Course folle à travers la ville

Give Me Liberty, qui se déroule sur une seule journée, se signale d’emblée par son rythme trépidant, celui d’une course folle à travers la ville. Sous ses airs de comédie à l’habillage réaliste, le film vaut pour son incroyable galerie de personnages, interprétés par un casting d’acteurs non professionnels, pour certains issus de Milwaukee, qui sont aussi bien la chair que le moteur du récit.

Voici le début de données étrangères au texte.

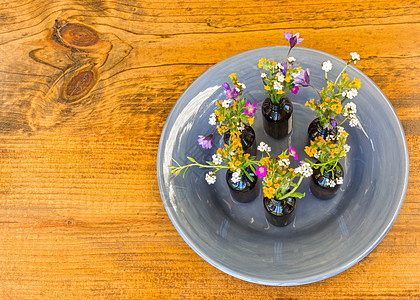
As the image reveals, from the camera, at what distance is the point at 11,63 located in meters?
1.09

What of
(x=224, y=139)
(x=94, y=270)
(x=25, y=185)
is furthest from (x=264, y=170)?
(x=25, y=185)

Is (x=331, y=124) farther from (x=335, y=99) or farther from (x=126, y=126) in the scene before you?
(x=126, y=126)

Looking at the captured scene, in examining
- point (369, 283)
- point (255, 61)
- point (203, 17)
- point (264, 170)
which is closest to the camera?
point (264, 170)

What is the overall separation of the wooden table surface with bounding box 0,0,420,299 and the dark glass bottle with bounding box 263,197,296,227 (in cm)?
17

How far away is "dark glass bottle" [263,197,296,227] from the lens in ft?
2.50

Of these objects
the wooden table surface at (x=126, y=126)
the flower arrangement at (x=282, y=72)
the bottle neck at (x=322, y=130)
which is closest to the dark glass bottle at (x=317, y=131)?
A: the bottle neck at (x=322, y=130)

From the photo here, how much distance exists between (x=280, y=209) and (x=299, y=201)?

Vieillards azimutés, clandestins russophones, minorité afro-américaine, handicapés moteurs et mentaux : ceux-ci composent un attelage hétéroclite, réserve de visages hirsutes, de corps cabossés, d’accents étrangers et de mobilités incontrôlables, qui ne rencontrent pas souvent les honneurs de la fiction officielle. En les rassemblant, le film ne dresse pas un panel œcuménique, mais une cohorte réjouissante de par son éparpillement et son désordre.

C’est précisément au cœur du chaos que Kirill Mikhanovsky déniche l’image d’un peuple : une joyeuse cacophonie dont les éclats intempestifs et contradictoires sont toujours susceptibles de réveiller une énergie insurrectionnelle. Chaos relayé par une mise en scène toujours aux abois, avec sa caméra branque aux embardées quasi documentaires (travail renversant du chef-opérateur Wyatt Garfield), tandis que le montage syncopé produit un grand télescopage d’instantanés. L’effervescence du film culmine lorsque les protagonistes se retrouvent au cœur d’une émeute à laquelle ils prennent part, le film basculant alors dans un noir et blanc quasi fantasmatique.

Au milieu de tout cela, Vic demeure un personnage indéterminé, jeune homme sans ambition dont le rôle non seulement de chauffeur, mais de factotum corvéable à merci (il travaille pour un service de soins « ubérisé »), renvoie surtout à cette part invalide de la société qu’il aide tant bien que mal à circuler. Sa camionnette est, en quelque sorte, la métaphore du film : elle est la voiture-balai des derniers laissés-pour-compte de l’Amérique, ceux dont les corps sont dépourvus de la moindre valeur marchande. C’est sans doute là que réside la plus belle idée de Kirill Mikhanovsky : c’est le handicap qui fait le peuple, handicap qu’il faut bien sûr prendre au sens large (non seulement physique, mais aussi social ou symbolique) comme l’absence d’un quelconque privilège.